- Eslamabad-e Jadid
- Coordinates: 39°35′01″N 47°44′46″E﻿ / ﻿39.58361°N 47.74611°E
- Country: Iran
- Province: Ardabil
- County: Parsabad
- District: Eslamabad
- Rural District: Eslamabad

Population (2016)
- • Total: 1,585
- Time zone: UTC+3:30 (IRST)

= Eslamabad-e Jadid =

Village in Ardabil province, Iran

Eslamabad-e Jadid (اسلام ابادجديد (Note: Also romanized as Eslāmābād-e Jadīd) is a village in, and the capital of, Eslamabad Rural District in Eslamabad District of Parsabad County, Ardabil province, Iran.

==Demographics==
===Population===
At the time of the 2006 National Census, the village's population was 1,726 in 352 households, when it was in Qeshlaq-e Shomali Rural District (Note: Renamed Owltan Rural District) of the Central District.
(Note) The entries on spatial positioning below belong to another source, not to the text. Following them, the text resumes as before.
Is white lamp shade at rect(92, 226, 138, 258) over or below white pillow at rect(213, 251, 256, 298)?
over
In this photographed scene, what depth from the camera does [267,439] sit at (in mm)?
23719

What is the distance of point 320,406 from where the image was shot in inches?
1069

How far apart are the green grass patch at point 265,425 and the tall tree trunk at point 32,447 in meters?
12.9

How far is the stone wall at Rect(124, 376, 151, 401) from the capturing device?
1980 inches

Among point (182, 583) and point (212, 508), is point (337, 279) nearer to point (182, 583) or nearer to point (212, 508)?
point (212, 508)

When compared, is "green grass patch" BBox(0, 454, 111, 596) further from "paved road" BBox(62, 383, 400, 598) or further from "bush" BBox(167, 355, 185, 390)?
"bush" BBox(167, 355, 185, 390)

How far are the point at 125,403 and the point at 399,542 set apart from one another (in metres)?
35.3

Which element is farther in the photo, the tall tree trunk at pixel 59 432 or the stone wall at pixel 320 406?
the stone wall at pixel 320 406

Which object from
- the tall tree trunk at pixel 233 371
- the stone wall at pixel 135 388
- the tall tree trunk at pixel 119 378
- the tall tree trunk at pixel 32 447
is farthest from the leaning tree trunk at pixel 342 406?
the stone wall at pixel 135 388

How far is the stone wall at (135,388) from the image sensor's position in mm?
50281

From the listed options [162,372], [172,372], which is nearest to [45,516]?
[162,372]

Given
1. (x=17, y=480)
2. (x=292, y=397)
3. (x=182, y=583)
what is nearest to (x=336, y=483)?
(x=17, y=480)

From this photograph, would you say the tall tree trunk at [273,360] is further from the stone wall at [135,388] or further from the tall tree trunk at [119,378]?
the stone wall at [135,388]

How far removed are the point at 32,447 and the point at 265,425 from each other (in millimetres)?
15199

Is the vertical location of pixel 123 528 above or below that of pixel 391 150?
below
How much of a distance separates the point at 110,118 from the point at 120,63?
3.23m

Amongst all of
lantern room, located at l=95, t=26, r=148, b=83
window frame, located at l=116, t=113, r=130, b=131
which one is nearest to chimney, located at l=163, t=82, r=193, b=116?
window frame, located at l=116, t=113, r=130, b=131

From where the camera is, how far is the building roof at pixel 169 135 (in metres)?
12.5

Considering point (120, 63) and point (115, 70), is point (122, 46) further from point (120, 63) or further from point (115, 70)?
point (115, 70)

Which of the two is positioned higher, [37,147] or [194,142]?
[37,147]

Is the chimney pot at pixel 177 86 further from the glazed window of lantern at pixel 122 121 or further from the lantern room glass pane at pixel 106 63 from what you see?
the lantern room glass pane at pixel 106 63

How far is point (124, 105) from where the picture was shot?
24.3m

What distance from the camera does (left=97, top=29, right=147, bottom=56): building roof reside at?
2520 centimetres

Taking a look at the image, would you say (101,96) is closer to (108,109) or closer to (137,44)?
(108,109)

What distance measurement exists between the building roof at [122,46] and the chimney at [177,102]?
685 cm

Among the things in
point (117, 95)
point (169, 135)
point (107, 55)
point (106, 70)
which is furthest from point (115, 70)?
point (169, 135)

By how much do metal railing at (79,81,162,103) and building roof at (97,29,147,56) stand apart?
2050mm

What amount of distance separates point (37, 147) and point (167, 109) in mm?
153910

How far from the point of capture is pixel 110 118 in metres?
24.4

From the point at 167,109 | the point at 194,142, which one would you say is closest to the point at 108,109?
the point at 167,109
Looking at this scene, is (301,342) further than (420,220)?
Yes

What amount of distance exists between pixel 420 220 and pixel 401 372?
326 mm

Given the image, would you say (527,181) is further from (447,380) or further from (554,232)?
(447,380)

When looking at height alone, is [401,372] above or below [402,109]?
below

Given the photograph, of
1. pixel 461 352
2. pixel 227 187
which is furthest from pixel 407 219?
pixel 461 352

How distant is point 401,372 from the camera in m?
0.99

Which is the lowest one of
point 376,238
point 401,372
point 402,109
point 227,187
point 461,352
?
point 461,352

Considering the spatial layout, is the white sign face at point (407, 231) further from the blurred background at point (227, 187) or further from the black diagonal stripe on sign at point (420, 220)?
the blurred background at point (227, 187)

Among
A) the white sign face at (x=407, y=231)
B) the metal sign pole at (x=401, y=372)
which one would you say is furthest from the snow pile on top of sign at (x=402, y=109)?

The following census in 2011 counted 1,501 people in 361 households. The 2016 census measured the population of the village as 1,585 people in 446 households, by which time the village had been separated from the district in the formation of Eslamabad District. The village was transferred to Eslamabad Rural District created in the new district. Eslamabad-e Jadid was the most populous village in its rural district.